***** Supplied information

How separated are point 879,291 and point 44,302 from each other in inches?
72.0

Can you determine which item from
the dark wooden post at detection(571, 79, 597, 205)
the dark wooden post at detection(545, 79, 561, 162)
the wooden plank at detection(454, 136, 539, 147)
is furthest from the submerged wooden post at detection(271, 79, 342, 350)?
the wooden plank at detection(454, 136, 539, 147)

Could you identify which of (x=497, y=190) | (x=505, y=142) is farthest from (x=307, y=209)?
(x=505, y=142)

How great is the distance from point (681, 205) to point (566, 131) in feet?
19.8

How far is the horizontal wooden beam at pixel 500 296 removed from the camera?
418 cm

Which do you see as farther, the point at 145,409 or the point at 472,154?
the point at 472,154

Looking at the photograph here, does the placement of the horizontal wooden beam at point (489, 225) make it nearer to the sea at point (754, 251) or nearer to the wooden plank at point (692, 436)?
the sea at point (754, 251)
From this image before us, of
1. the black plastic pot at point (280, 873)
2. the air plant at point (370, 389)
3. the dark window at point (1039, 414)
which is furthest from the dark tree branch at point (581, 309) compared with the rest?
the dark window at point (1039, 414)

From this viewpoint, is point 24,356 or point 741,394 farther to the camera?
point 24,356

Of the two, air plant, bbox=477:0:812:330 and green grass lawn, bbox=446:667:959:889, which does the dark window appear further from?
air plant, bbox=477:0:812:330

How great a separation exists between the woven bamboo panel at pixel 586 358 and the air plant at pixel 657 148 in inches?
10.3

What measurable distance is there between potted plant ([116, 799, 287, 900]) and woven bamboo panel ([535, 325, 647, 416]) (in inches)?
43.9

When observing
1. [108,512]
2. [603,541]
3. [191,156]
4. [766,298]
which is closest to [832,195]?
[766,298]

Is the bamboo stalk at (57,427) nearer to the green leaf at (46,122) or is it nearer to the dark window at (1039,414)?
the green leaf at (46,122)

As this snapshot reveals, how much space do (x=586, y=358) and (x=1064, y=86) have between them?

**********

> [Task details] Every line above needs to be retyped exactly.

> [Expected answer]
How separated are point 879,291 and point 44,302 from each other in inches?
72.0

Can you determine which item from
the dark wooden post at detection(571, 79, 597, 205)
the dark wooden post at detection(545, 79, 561, 162)
the wooden plank at detection(454, 136, 539, 147)
is furthest from the submerged wooden post at detection(271, 79, 342, 350)?
the wooden plank at detection(454, 136, 539, 147)

Could you identify which of (x=497, y=190) | (x=505, y=142) is farthest from (x=307, y=209)?
(x=505, y=142)

How great is the distance from point (681, 205) to point (566, 131) in feet?
19.8

How far is the horizontal wooden beam at pixel 500 296 removed from the camera?
418 cm

Which do you see as farther, the point at 145,409 or the point at 472,154?
the point at 472,154

Looking at the photograph here, does the placement of the horizontal wooden beam at point (489, 225) make it nearer to the sea at point (754, 251) or nearer to the wooden plank at point (692, 436)?
the sea at point (754, 251)
From this image before us, of
1. the black plastic pot at point (280, 873)
2. the air plant at point (370, 389)
3. the dark window at point (1039, 414)
which is furthest from the dark tree branch at point (581, 309) compared with the rest?
the dark window at point (1039, 414)

From this viewpoint, is point 24,356 or point 741,394 farther to the camera?
point 24,356

Of the two, air plant, bbox=477:0:812:330 and green grass lawn, bbox=446:667:959:889, which does the dark window appear further from?
air plant, bbox=477:0:812:330

How great a separation exists between the woven bamboo panel at pixel 586 358 and the air plant at pixel 657 148 in inches?
10.3

What measurable distance is there between potted plant ([116, 799, 287, 900]) and woven bamboo panel ([535, 325, 647, 416]) (in inches)?
43.9

When observing
1. [108,512]
2. [603,541]
3. [191,156]
4. [766,298]
which is closest to [832,195]?
[766,298]

Is the bamboo stalk at (57,427) nearer to the green leaf at (46,122) or is it nearer to the dark window at (1039,414)?
the green leaf at (46,122)

As this snapshot reveals, how much space do (x=586, y=358) and (x=1064, y=86) have between them?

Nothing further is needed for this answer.